Like most rule changes, this petition has drawn fierce opinions both for and against it.  The problem is that most of the arguments against it are not technical in nature, but against the idea that wide modes will be allowed on the digital sub- bands and thus cause interference.

Ironically, this petition will impose a bandwidth restriction on the HF bands for the first time.  As the rules stand now, you could have a 6 KHz wide digital signal as long as the symbol rate didn't exceed 300 baud.  The new rules will allow any baud, but the signal can only be 2.8 KHz wide. 

The thing with both of these signal properties is that they are effectively self-limiting.  Higher baud rates are subject to fading and multi-path distortion so they are effectively limited on HF, especially the lower bands.  Bandwidth is limited by the standard SSB radio bandwidth of about 2.8 KHz, with most being closer to 2.4 KHz.  Granted some SRD radios could have wider front ends, but this is far more the exception than the rule.

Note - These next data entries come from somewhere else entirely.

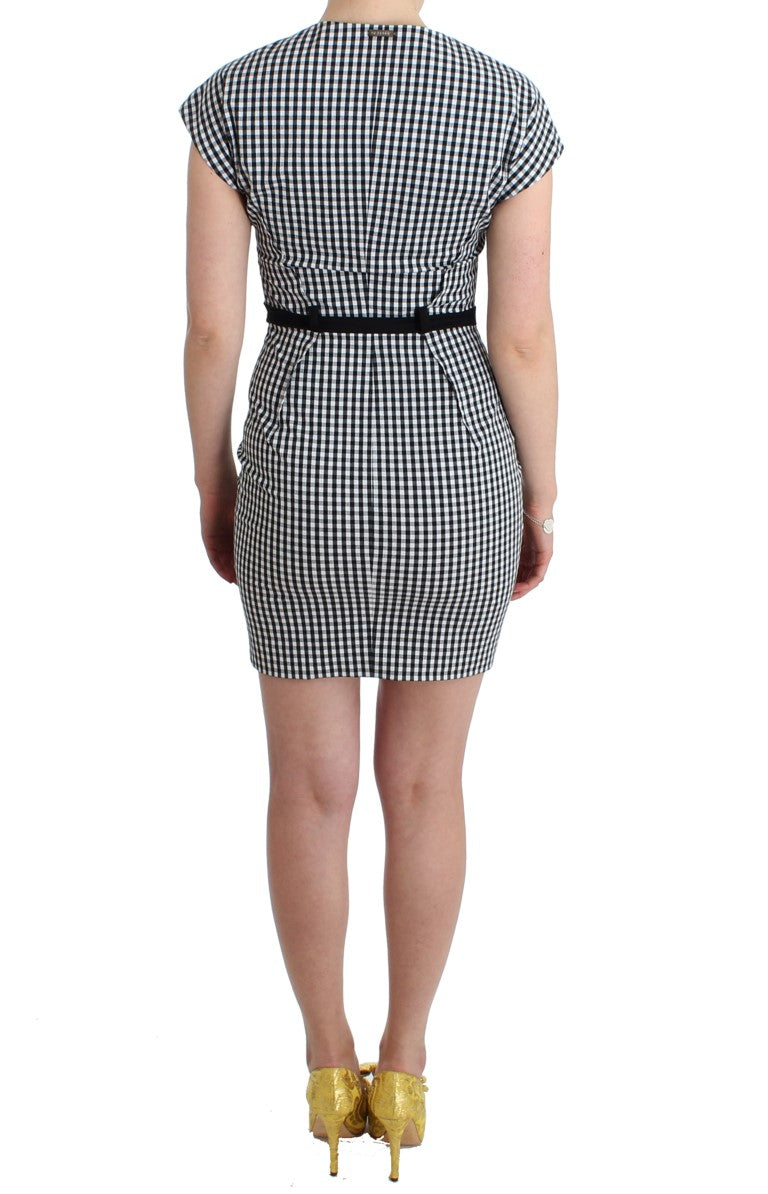 Black White Checkered Belted Sheath Dress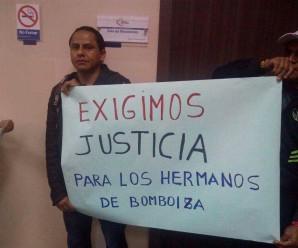Seis shuar de Bomboiza en audiencia de Juzgamiento por participar en el Levantamiento Indígena y Paro Nacional 2015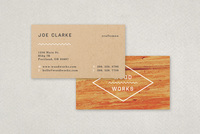 Carpenter's Textured Business Card Template
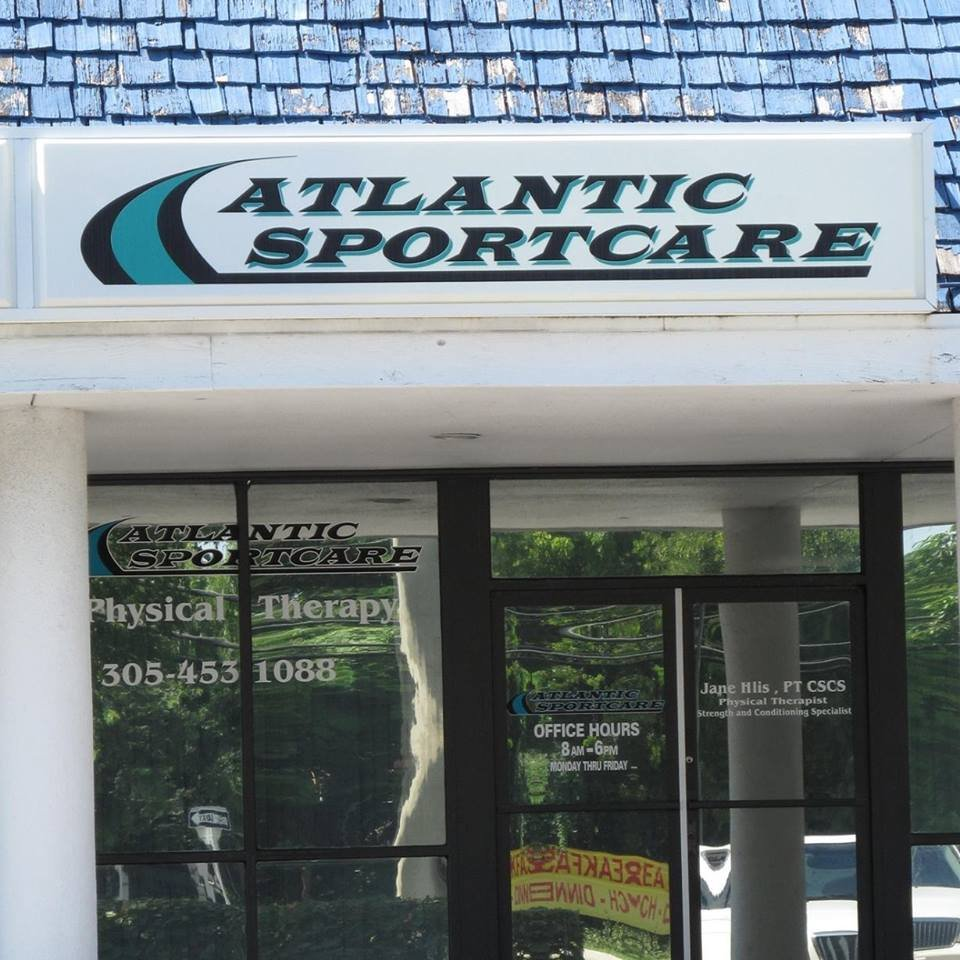 Atlantic Sportcare Inc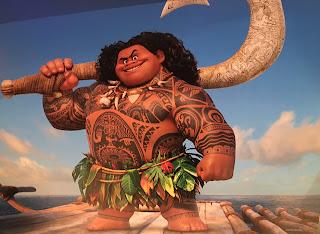 Maui (Dwayne Johnson)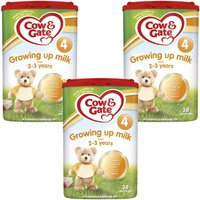 Cow & Gate Growing Up Milk 2-3 Years - Triple Pack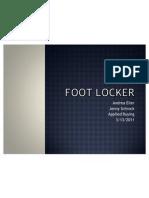 Footlocker Ppt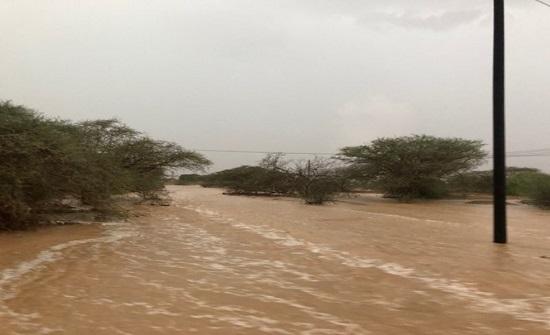 السعودية تشهد أمطارًا مبكرة (فيديو )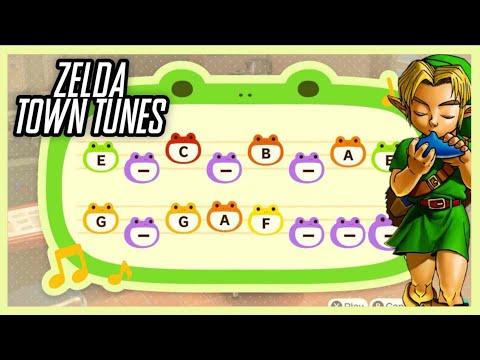 Animal Crossing: New Horizons - Zelda Town Tunes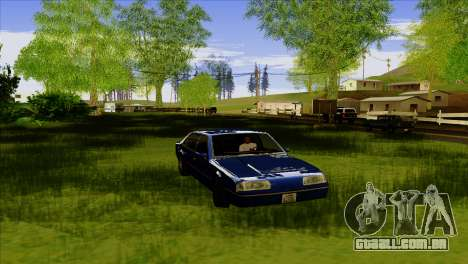 Bright ENB Series v0.1b By McSila para GTA San Andreas sétima tela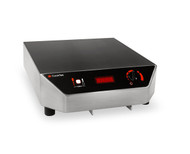 (MC1500) Heritage Induction Range, portable table-top, 1500 watts, single hob, glass-ceramic top, sloped front, temperature control knob, microprocessor with (20) power cook settings & auto shut-off, self-diagnostics, LED display, integral cooling fan & grease filter, stainless steel exterior, 100-120v/50/60/1-ph, 15.0 amps, 6 ft. cord, NEMA 5-15P, NSF, CE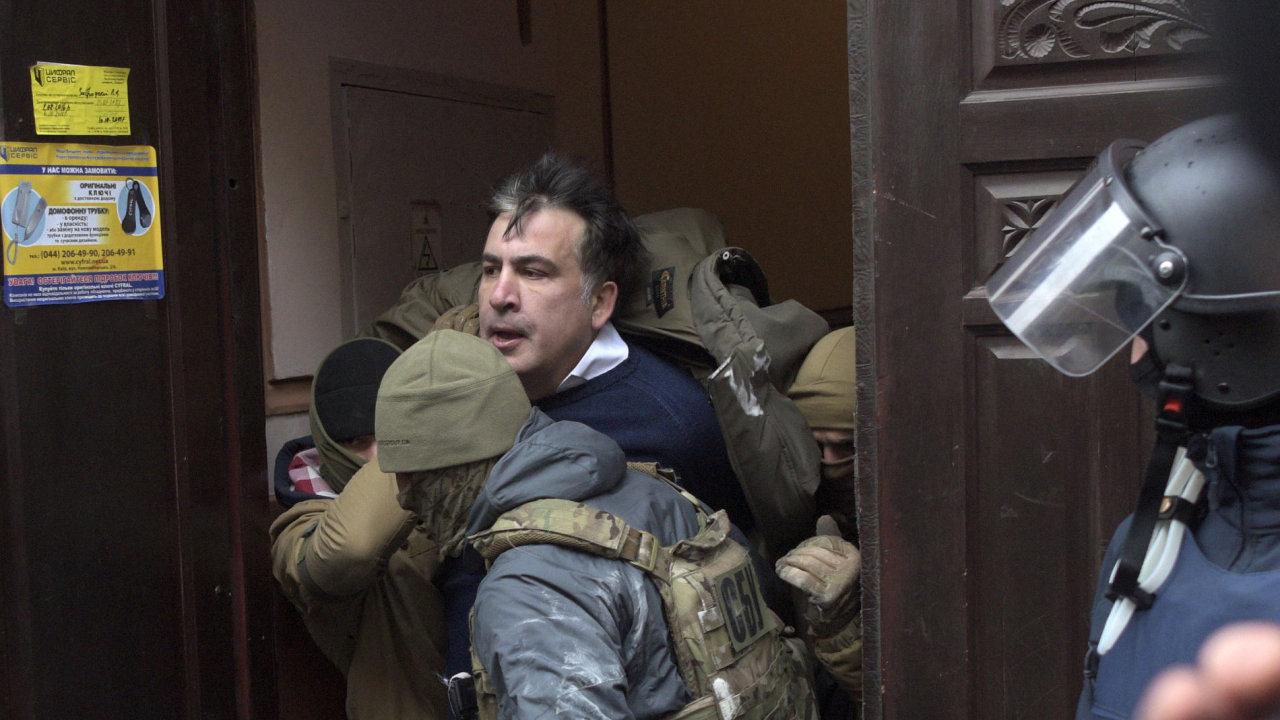 Michail Saakašvili byl zadržen v Kyjevě, Ukrajina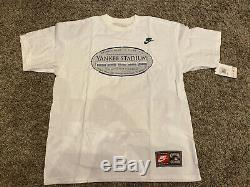 Rare Vintage Nike Last Year New York Old Yankees Stadium T-Shirt New Medium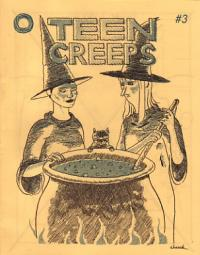 Teen Creeps #3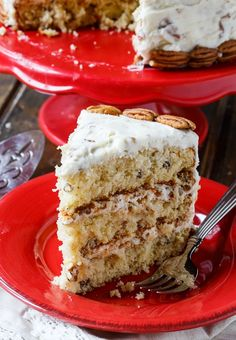 Italian Cream Cake - a Southern favorite with plenty of coconut and pecans.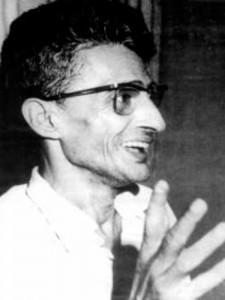 CharuMajumdar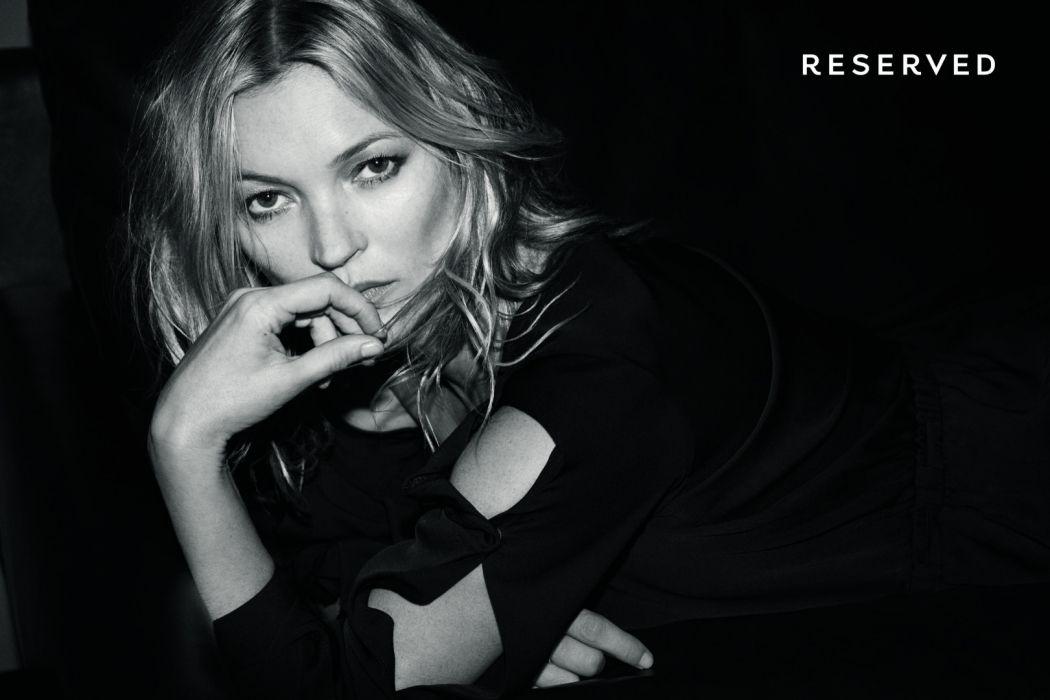 Kate Moss a Reserved arca lett - oszi-es-teli-divat -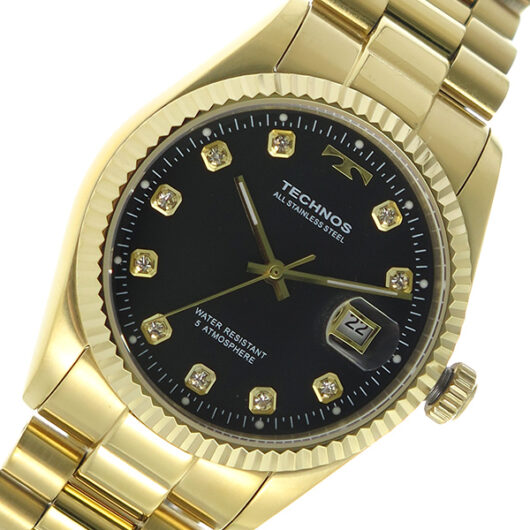 テクノス TECHNOS クオーツ メンズ 腕時計 T9604GB ブラック ブラック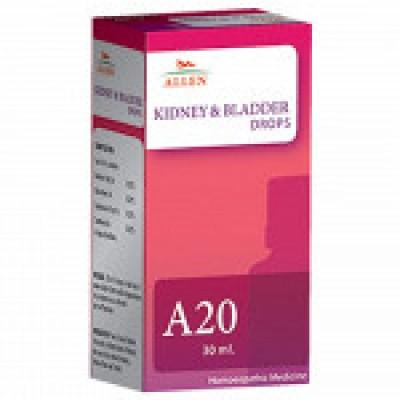 A20 Kidney & Bladder Drop (30 ml)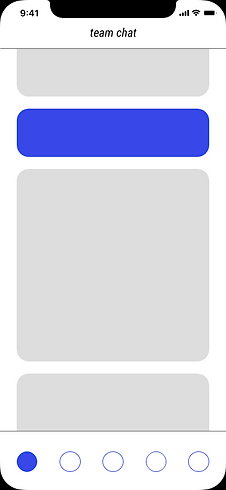 iPhone X-XS-11 Pro – 2.png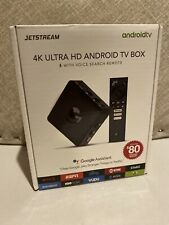 Ematic AGT418 Jetstream 4K Google Assistant Ultra HD Android TV Box Netflix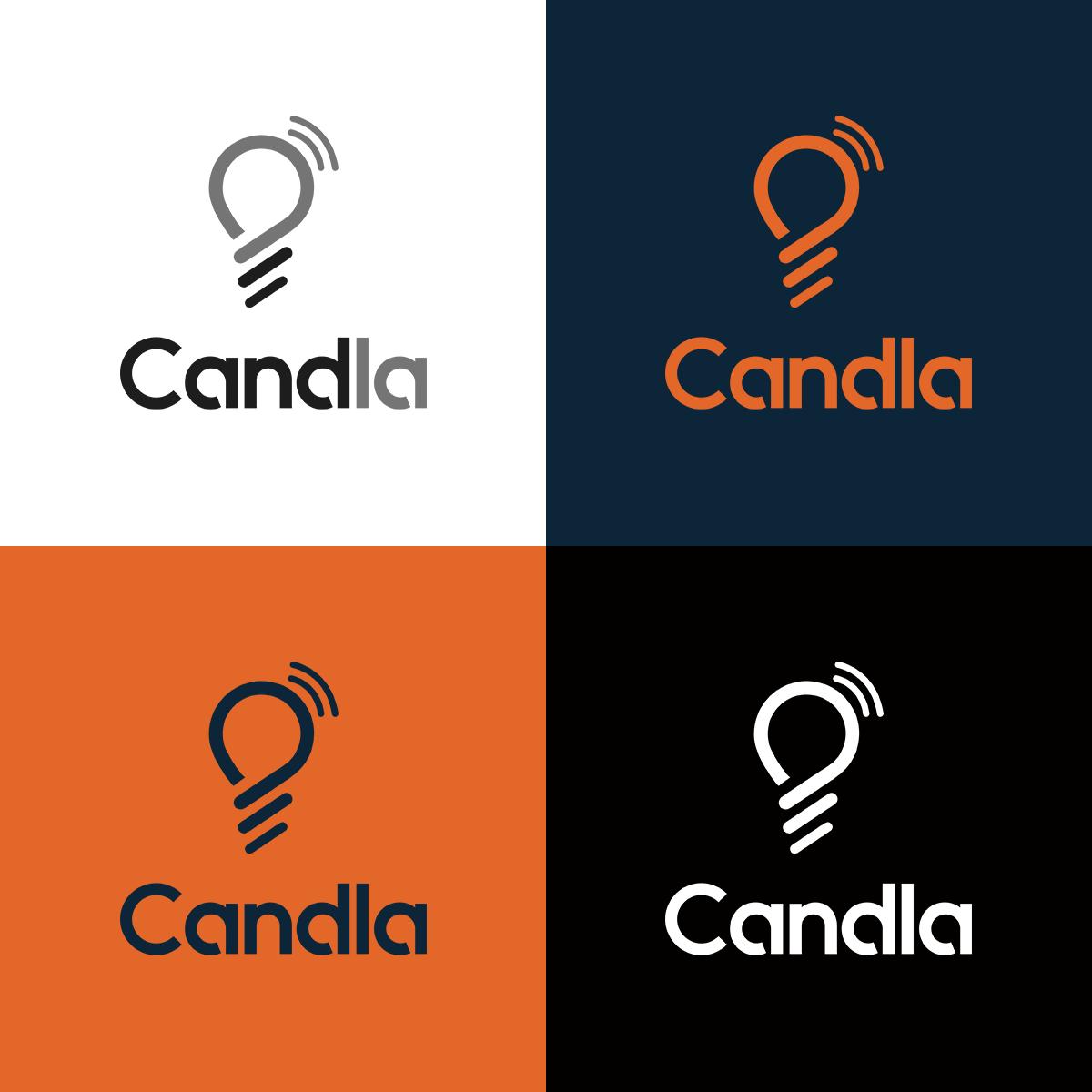 Candla (Logo)
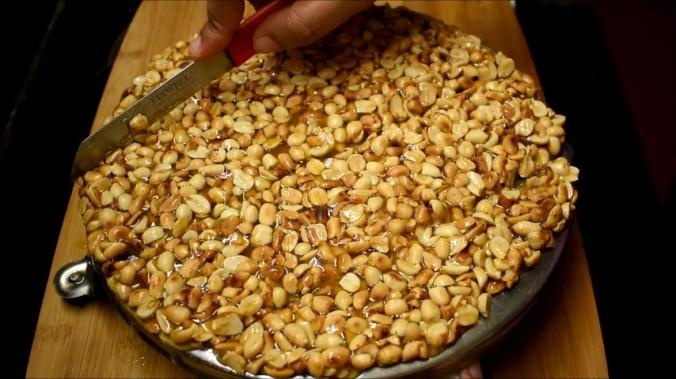 peanut chikki.mp4.00_05_06_10.Still013.jpg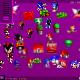 free-sonic-graphics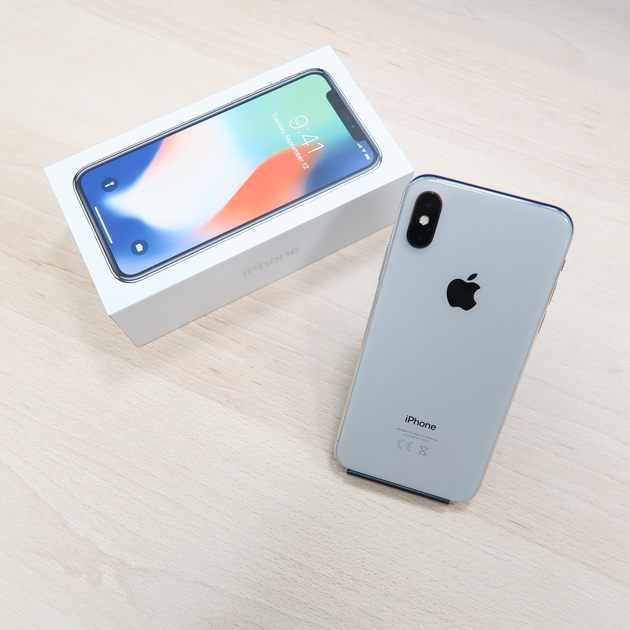 Apple iPhone X 64Gb - ISO 125, F1.8, 1/30 с, 8.8 мм экв., 3.0 МБ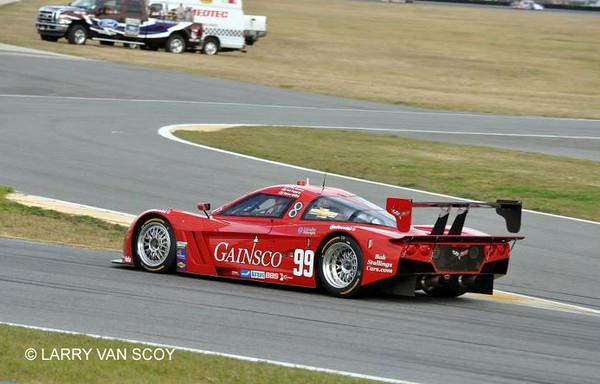 # 99 - 2012 Grand Am - Gainsco Daytona 24 06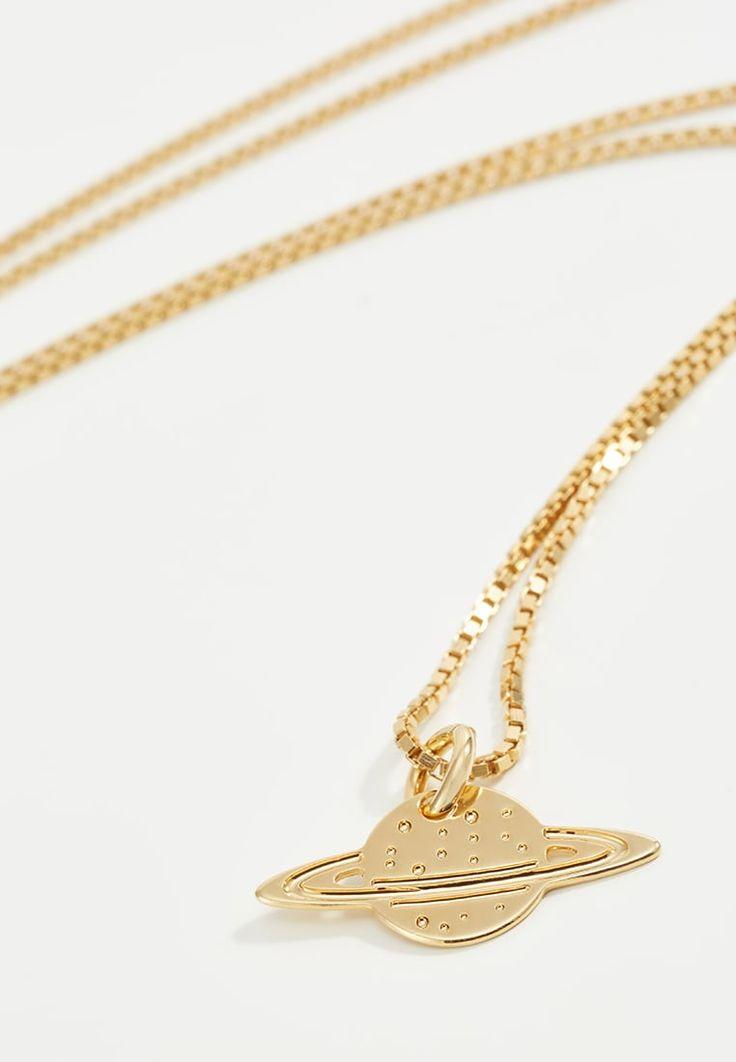 MALAIKARAISS Halsband - gold-coloured - Zalando.se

What opponents miss by their disdain of Pactor 4 (the most prominent mode that is driving this petition) is that increasing the baud rate can actually lead to a variety of faster modes with less bandwidth.  Most multi-tone modes can use fewer tones at a faster symbol rate and move as much data than they could with more tones at a slower baud rate.  This would allow a reasonably fast data stream in a 1 KHz bandwidth that would deliver a higher power density and eliminate the need for a 2 KHz wide mode running at a lower baud rate.  This is effectively the difference between Pactor 3 and 4 in general. 

Of course some argue that we amateurs don't need to move data that quickly on HF.  Pactor 2 and Clover II are plenty fast with their reasonable 500 Hz wide signal.  To this I have to point out that amateurs are trustees of a large swath of lucrative radio spectrum.  If we cannot justify our continued use of these frequency bands, then the government is liable to sell it to the highest bidder in the name of the common good.   Since radio amateurs seem to be falling way behind in the development of the radio arts due to a variety of factors, the ARRL has taken the tact with the government that we are a pool of trained communicators.  We can provide government and non-government agencies with communications capability at little cost in times of need.  Part of this scheme, and one of the most crucial, is supplying long-range email capability on HF.  This requires more than the 800 bps than P2 or Clover can provide.  Since a minor rule change will provide up to 5000 bps via Pactor IV and other similar modes, they are taking the steps necessary to make it happen.


Wednesday, May 15, 2013

Playing with APRS

APRS has seemed to be the most wide spread use of VHF packet mode for many years now.  I have been on the fringe of this system by having a mobile tracker in my car off and on for the last 10 years.  N1ZZZ-9 has had a nice run across the US several times, and in the areas close to my various home QTH over the years.   These days with a new car, and a XYL who isn't too keen on having it's finish marred by an external antenna, the Kenwood TH-7 has degraded from a mag-mount antenna to a rubber duckie.  Of course the rubber duckie antenna isn't very good at getting the signal out.

For the last two years or so, I have also had a portable station, N1ZZZ-7, on the air in the form of a Yaesu VX-8.  Again, when walking around with an H-t on your belt and a rubber duckie, your signal isn't going to get too far, but it sometimes manages to get my signal out to digipeaters.

I have been fortunate here in the Wilkes-Barre, PA area.  While standard packet is almost non-existent, the  APRS system is very strong, especially along the I-81 corridor.  There are several Digipeaters as well as a capable I-Gate to send the signals into the Internet for all to see.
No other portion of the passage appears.